Gigerenzer, 1993, The superego, the ego, and the id in statistical reasoning -- introduced the term "hybrid" and called it "incoherent mishmash"
Cohen, 1994, The Earth Is Round ($p<.05$) -- a very popular paper with almost 3k citations, mostly about different issues but favourably citing Gigerenzer
Hubbard & Bayarri, 2003, Confusion over measures of evidence ($p$'s) versus errors ($\alpha$'s) in classical statistical testing -- one of the more eloquent papers arguing against "hybrid"

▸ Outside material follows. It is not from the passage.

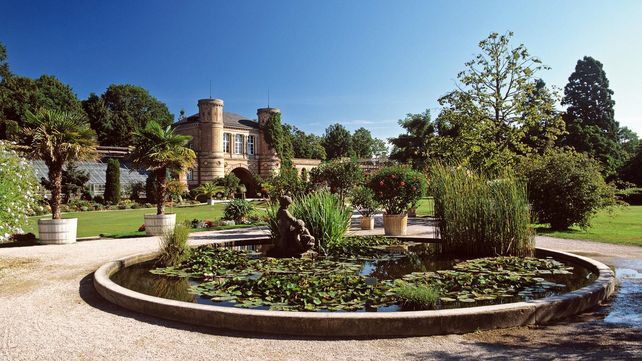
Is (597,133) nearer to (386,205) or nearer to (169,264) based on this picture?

Halpin & Stam, 2006, Inductive Inference or Inductive Behavior: Fisher and Neyman-Pearson Approaches to Statistical Testing in Psychological Research (1940-1960) [free after registration] -- blames Lindquist's 1940 textbook for introducing the "hybrid" approach
@Michael Lew, 2006, Bad statistical practice in pharmacology (and other basic biomedical disciplines): you probably don't know P -- a nice review and overview
Gigerenzer: What has become institutionalized as inferential statistics in psychology is not Fisherian statistics. It is an incoherent mishmash of some of Fisher's ideas on one hand, and some of the ideas of Neyman and E. S. Pearson on the other. I refer to this blend as the "hybrid logic" of statistical inference.

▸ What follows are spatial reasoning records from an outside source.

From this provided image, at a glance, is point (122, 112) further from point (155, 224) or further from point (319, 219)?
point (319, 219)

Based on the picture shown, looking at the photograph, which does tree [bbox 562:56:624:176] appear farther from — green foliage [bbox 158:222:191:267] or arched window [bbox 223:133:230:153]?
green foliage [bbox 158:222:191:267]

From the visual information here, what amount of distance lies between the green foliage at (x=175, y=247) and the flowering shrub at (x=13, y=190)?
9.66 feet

Goodman: The [Neyman-Pearson] hypothesis test approach offered scientists a Faustian bargain -- a seemingly automatic way to limit the number of mistaken conclusions in the long run, but only by abandoning the ability to measure evidence [a la Fisher] and assess truth from a single experiment.
Hubbard & Bayarri: Classical statistical testing is an anonymous hybrid of the competing and frequently contradictory approaches [...]. In particular, there is a widespread failure to appreciate the incompatibility of Fisher's evidential $p$ value with the Type I error rate, $\alpha$, of Neyman-Pearson statistical orthodoxy. [...] As a prime example of the bewilderment arising from [this] mixing [...], consider the widely unappreciated fact that the former's $p$ value is incompatible with the Neyman-Pearson hypothesis test in which it has become embedded. [...] For example, Gibbons and Pratt [...] erroneously stated: "Reporting a P-value, whether exact or within an interval, in effect permits each individual to choose his own level of significance as the maximum tolerable probability of a Type I error."

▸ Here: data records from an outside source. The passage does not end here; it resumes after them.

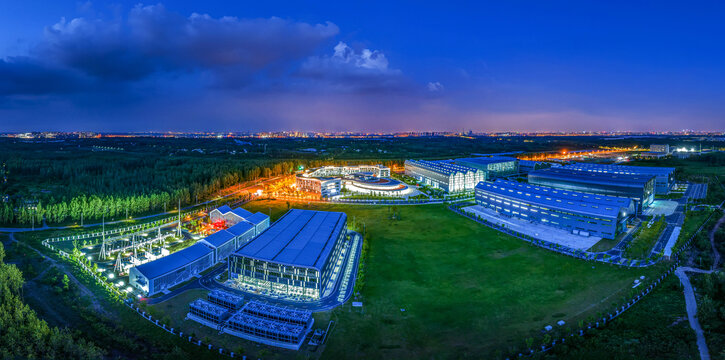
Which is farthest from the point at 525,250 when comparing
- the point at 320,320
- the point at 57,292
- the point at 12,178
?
the point at 12,178

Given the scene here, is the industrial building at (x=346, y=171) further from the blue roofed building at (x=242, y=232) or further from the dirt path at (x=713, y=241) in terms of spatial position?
the dirt path at (x=713, y=241)

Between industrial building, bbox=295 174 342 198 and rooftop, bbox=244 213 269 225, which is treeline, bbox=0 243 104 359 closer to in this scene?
rooftop, bbox=244 213 269 225

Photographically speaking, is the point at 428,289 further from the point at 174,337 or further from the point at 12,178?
the point at 12,178

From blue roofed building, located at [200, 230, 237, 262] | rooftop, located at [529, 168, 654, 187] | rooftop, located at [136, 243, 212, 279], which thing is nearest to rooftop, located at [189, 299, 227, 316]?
rooftop, located at [136, 243, 212, 279]

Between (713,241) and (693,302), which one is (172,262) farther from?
(713,241)

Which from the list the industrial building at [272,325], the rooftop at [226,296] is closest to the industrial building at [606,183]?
the industrial building at [272,325]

Halpin & Stam: Lindquist's 1940 text was an original source of the hybridization of the Fisher and Neyman-Pearson approaches. [...] rather than adhering to any particular interpretation of statistical testing, psychologists have remained ambivalent about, and indeed largely unaware of, the conceptual difficulties implicated by the Fisher and Neyman-Pearson controversy.
Lew: What we have is a hybrid approach that neither controls error rates nor allows assessment of the strength of evidence.